I Am....Conscious
This is a tough one. Like the layers of an onion, every thought on this exposes another truth or lie. Like a crack in a windshield, you just know that this is just the beginning of of something that will have to be repaired no matter what you do before your vision becomes impaired and your path forward unsafe. This one has me wringing my hands together wondering how to start. The first thoughts of course are always sunshine and roses, then you start to see all the fertilized needed to live that life. How deep do I really want to look? I guess I will see where this goes. So here I go.....
aware of and responding to one's surroundings; awake
Am I actually conscious, or do I think I am, unaware that I am actually not. Is my consciousness superficial or do I actually act upon the needs of my surroundings.

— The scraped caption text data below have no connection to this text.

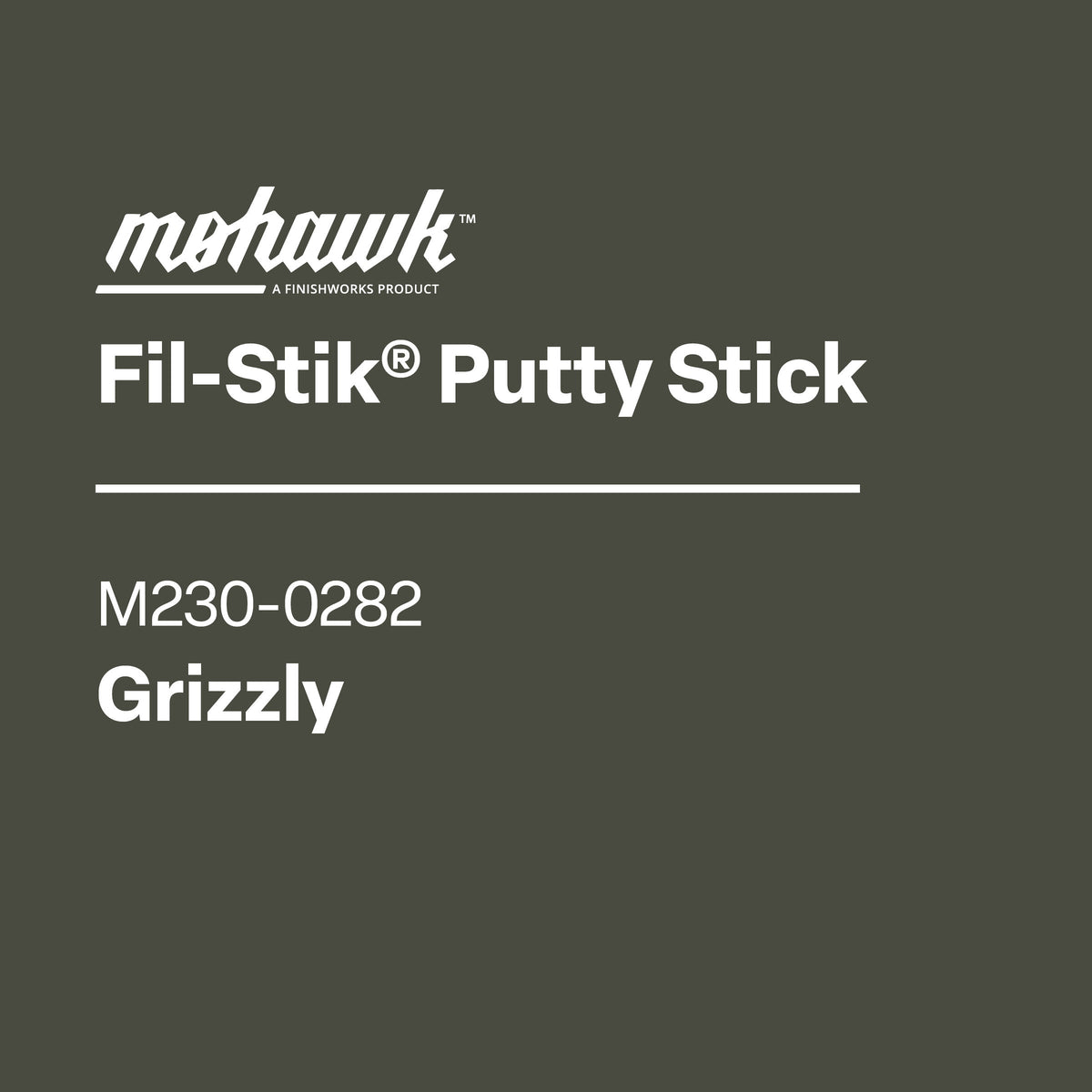 Mohawk M230-0282 Grizzly furniture scratch and nick touch-up stick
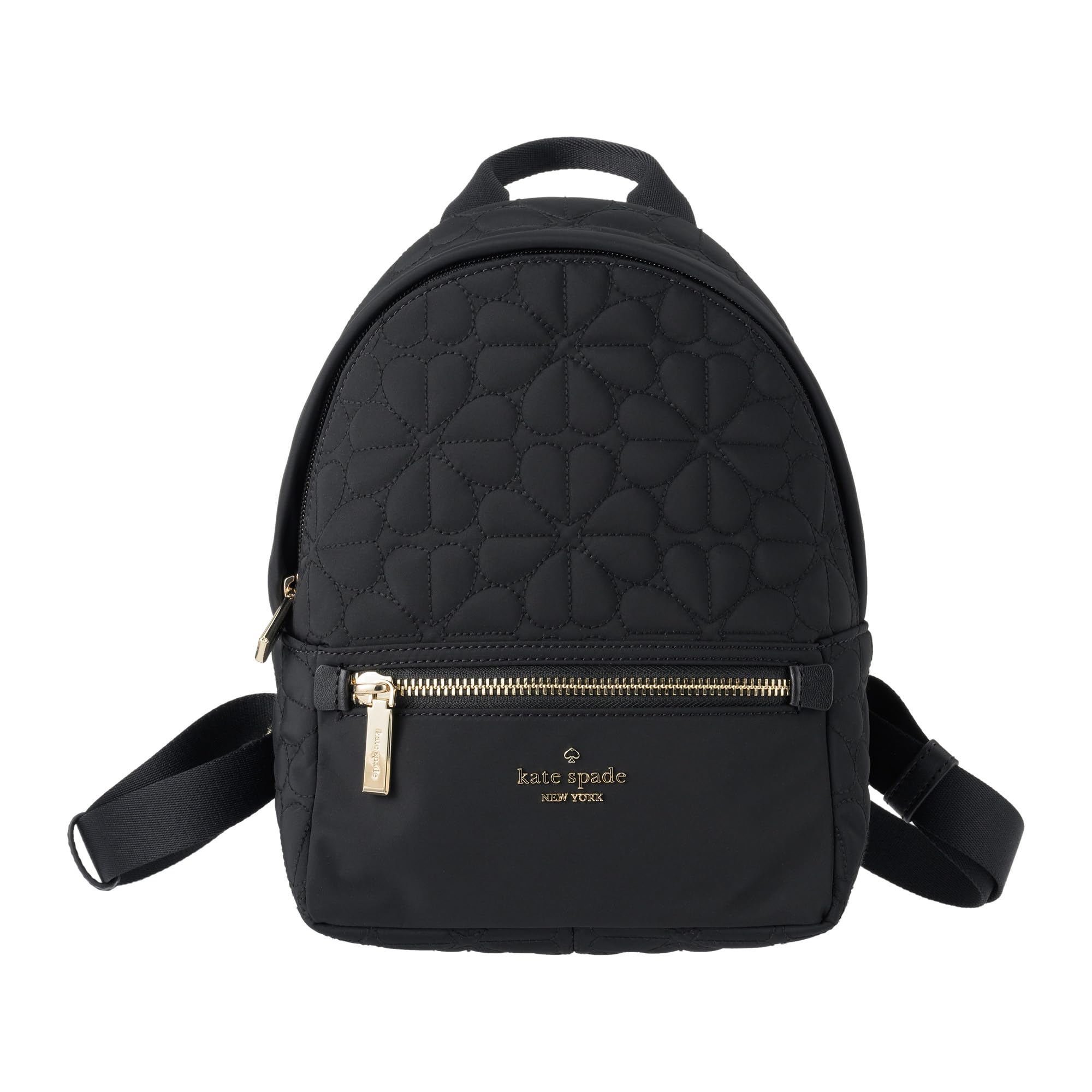 [ケイトスペード] リュックサック KK158 001 SPADE FLOWER QUILTING SMALL BACKPACK ブラック 黒 [並行輸入品]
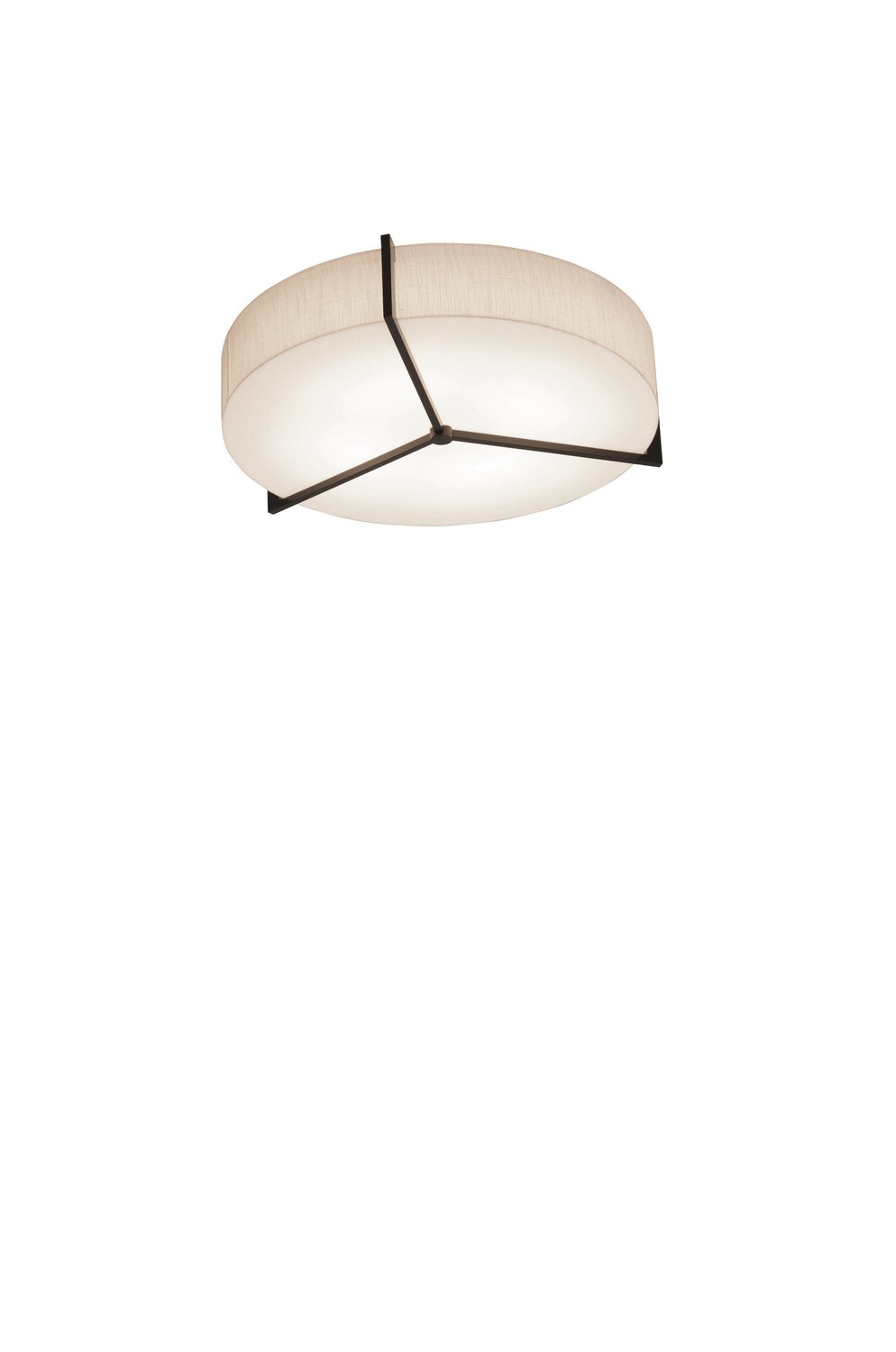 AFX Lighting - APF1524LAJUDES-JT - LED Flush Mount - Apex - Jute/Espresso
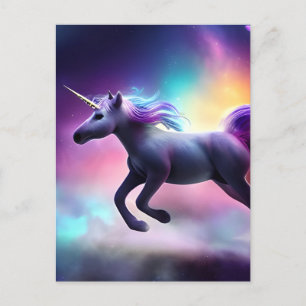 Unicorn in Space Postcard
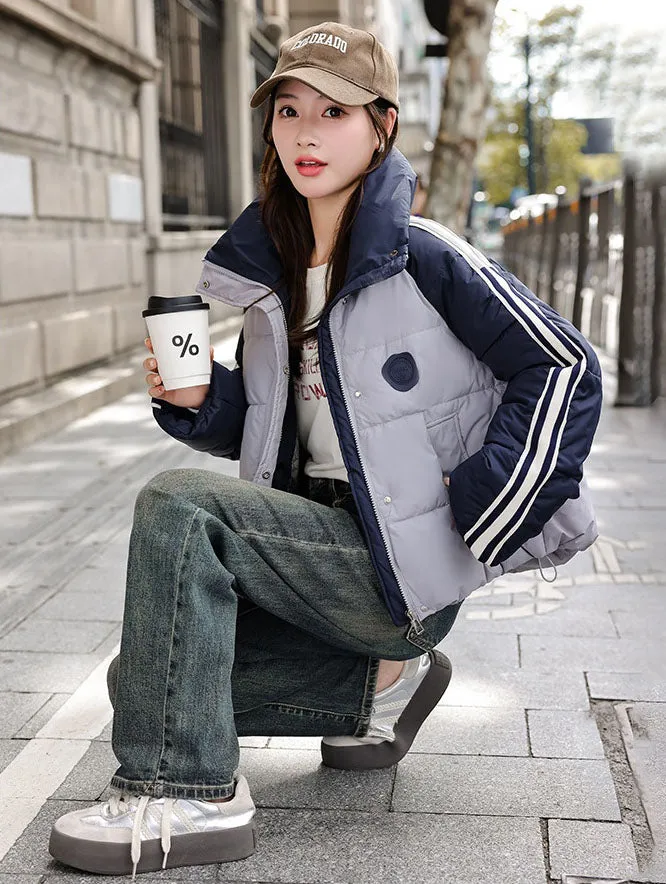 Thickened Windproof and Water-Resistant Puffer Jacket for Women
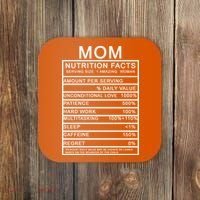 Funny Mom Nutrition Facts Coaster thumb 0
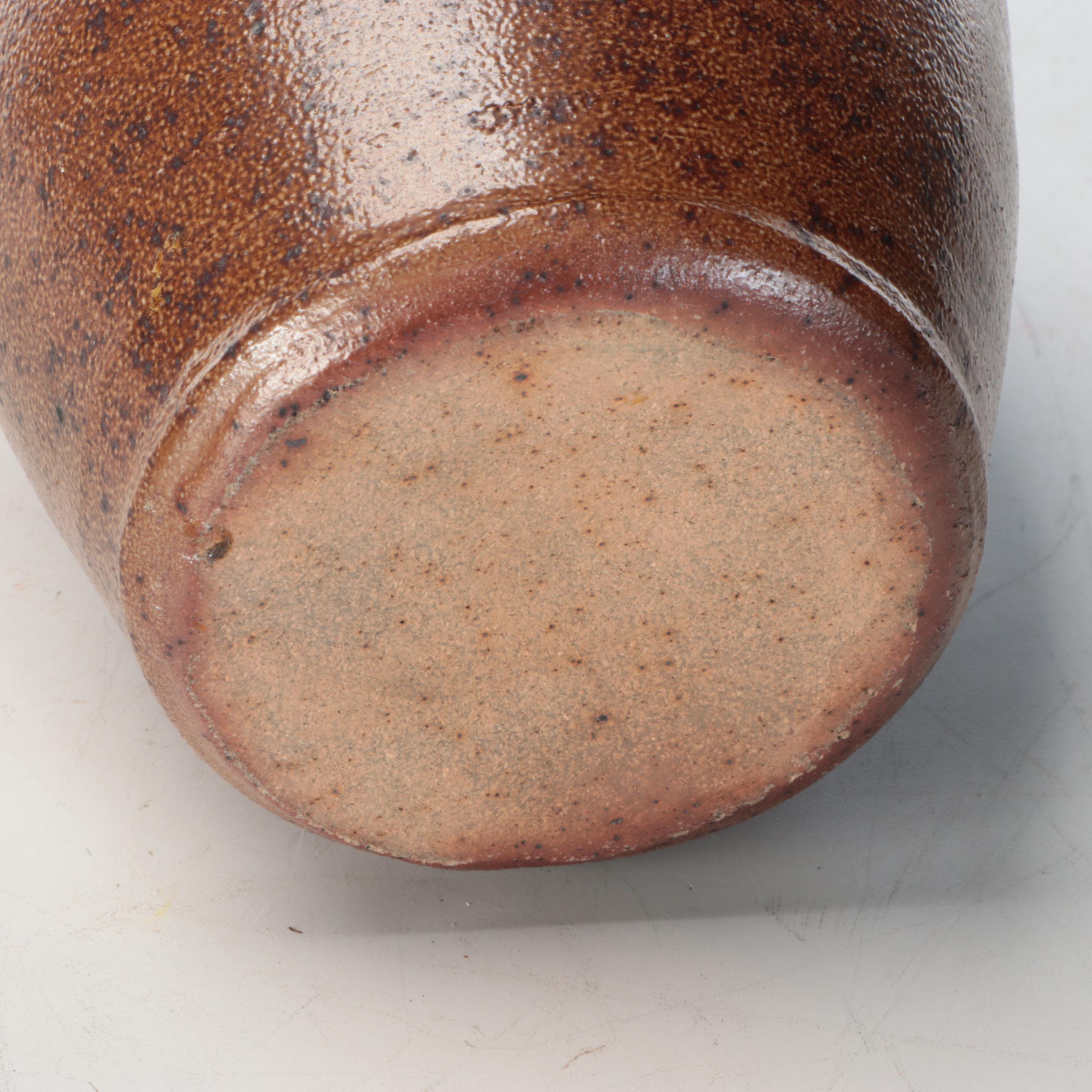 American Salt-Glazed and Cobalt Beehive Jug with Rockdale and Other Stoneware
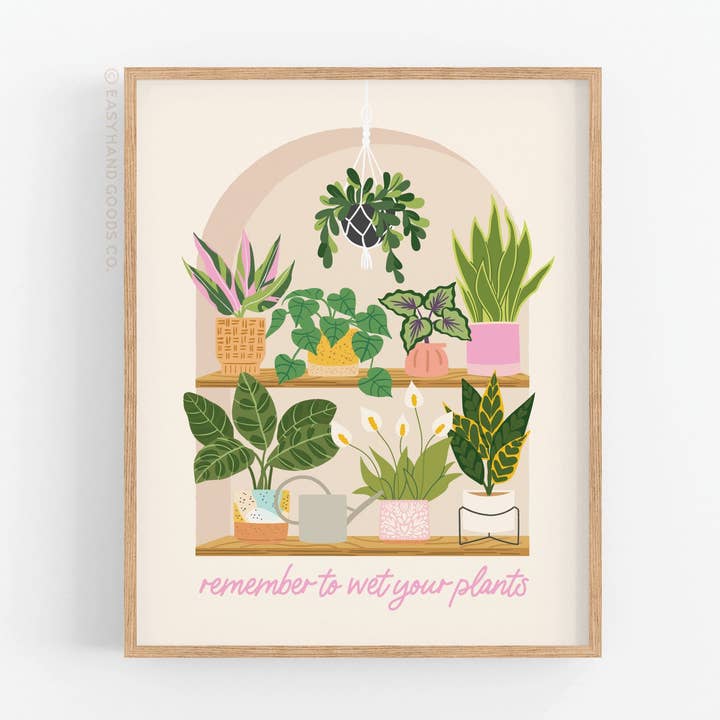 Wet Your Plants Art Print for wholesale by Easyhand Goods – formerly Onderkast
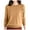 Khaki, variant on Women's Wool Base Layer Crewneck Long Sleeve Shirt, for Travel & Hiking, Ultra-Fine Fabric, Lightweight, Breathable, Hand Wash or Dry Clean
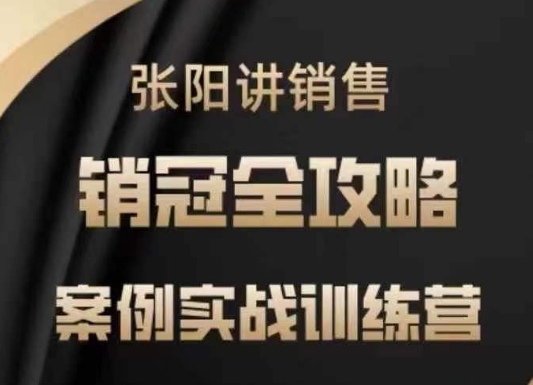 张阳讲销售实战训练营，​案例实战训练，销冠全攻略-知芽创业社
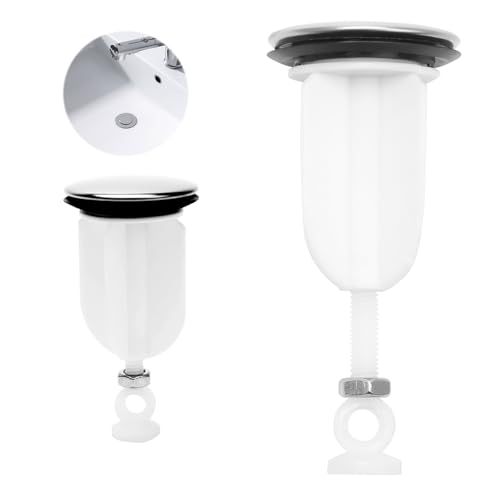 2 Stück Waschbeckenstöpsel 40mm, Abflussstopfen Waschbecken Einstellbare, Stopfen Waschbecken Universal, Stöpsel Waschbecken mit Kunststoffkern für Bad und Küche 2 Stück Waschbeckenstöpsel 40mm, Abflussstopfen Waschbecken Einstellbare, Stopfen Waschbecken Universal, Stöpsel Waschbecken mit Kunststoffkern für Bad und Küche von FcaecY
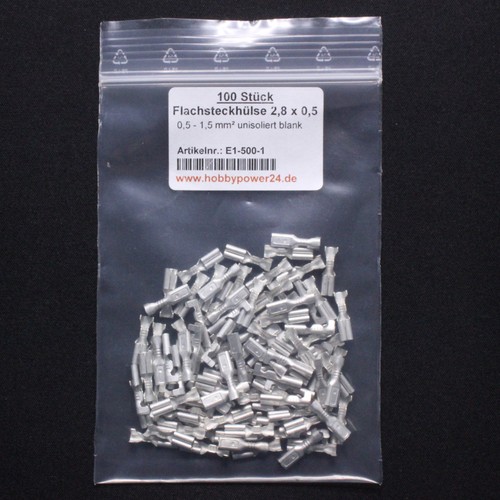 100 stück flachstecker - 100,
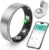 Smart Ring with Sleep Monitoring, Step Counting, Heart Rate, Blood Oxygen for iPhone and Android, No Subscription Fee, IP68 Waterproof Health Tracker (Silver, 9)
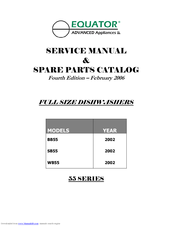 Equator WB55 Service Manual And Spare Parts List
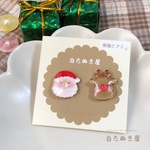🎄サンタさんとトナカイさんのピアス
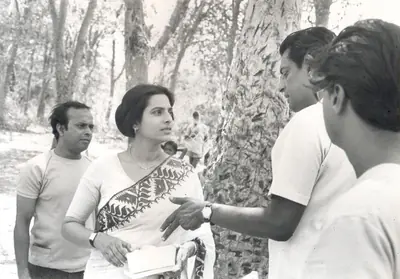 Ghosh, Nemai (Still Photographer), Aranyer Din Ratri, 1970 | Working Still | CinemaEducation | 00663673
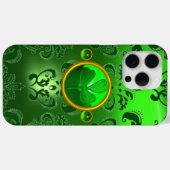 COQUES Case-Mate iPhone LE SHAMROCK DE SAINT PATRICK, GREEN DAMASK (Verso (horizontal))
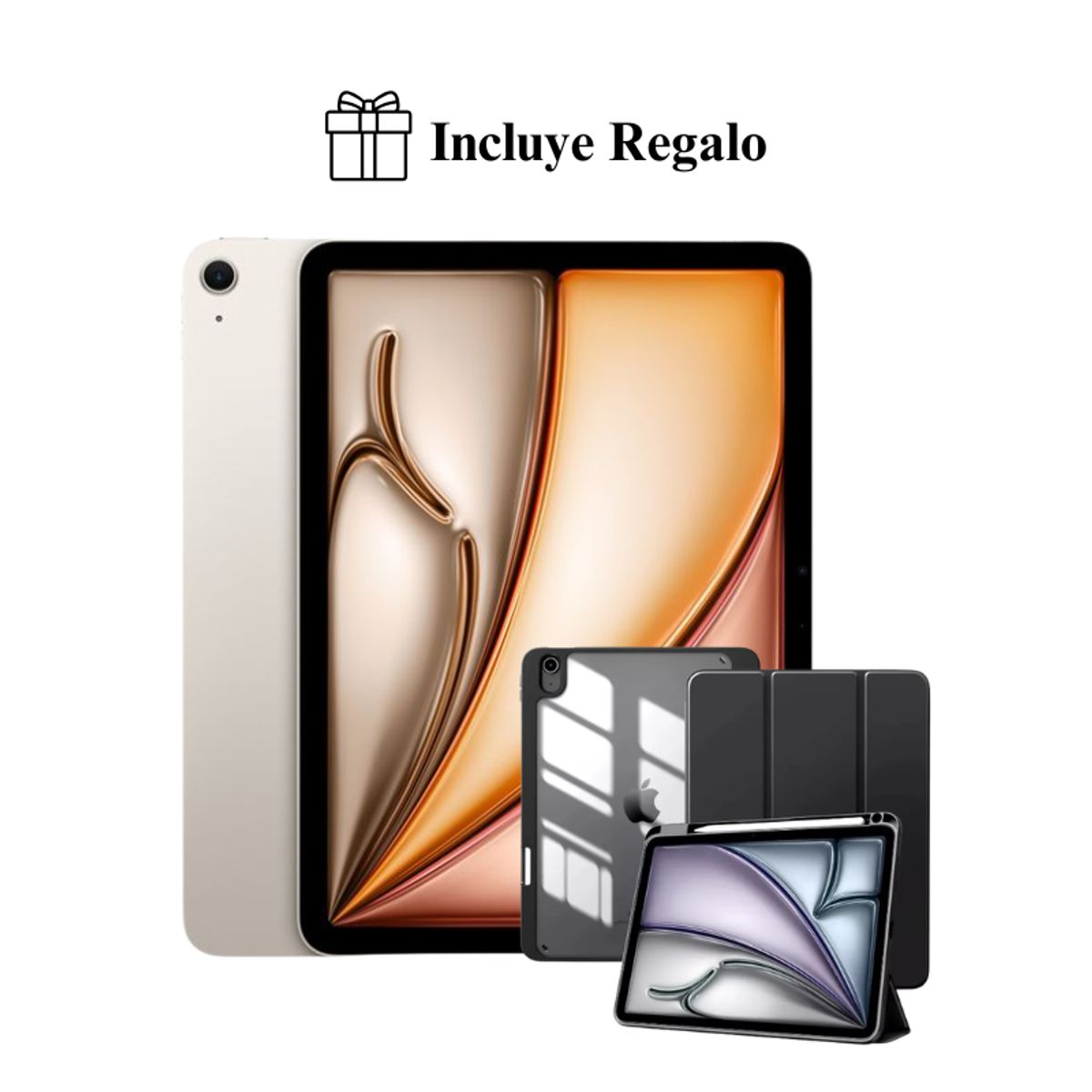 APPLE - Nuevo Apple iPad Air 11″ Chip M4 Wifi 256GB - Starlight ( 2026 ) + Regalo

I must honestly and painfully say that I am superficial in many aspects of my consciousness. I have many plans, thoughts, ideas, feelings, that I know will improve both myself and the world around me, but they never get out of the starting gate, doomed to wither and die in the procrastination folder. Why? That is a hard question, why?
Thinking about this actually gets me angry at myself. I know by comparing myself to others who are hyper-conscious (https://plumvillage.org/about/thich-nhat-hanh/), I am damaging my "self/ego", that is not how I will achieve a higher state of consciousness. I need to use this guidance as a template to help me achieve a truer me. I can not compare myself to someone who has dedicated their life to consciousness when I am only starting to think about it. Finding my flaws is tough, first I must admit I have them (ouch). Then I must face them, then actively and purposely act to change them.
So I guess my first step to consciousness is this blog, admitting that I need to poke my "consciousness" with a stick and see what pokes back.
This was a very difficult blog and I think I have only scratched the surface on this, This actually took me two weeks to write, erasing line after line, typing thought after thought only to realize that that was not true or it wasn't what I meant.
Thank you for indulging me by reading this.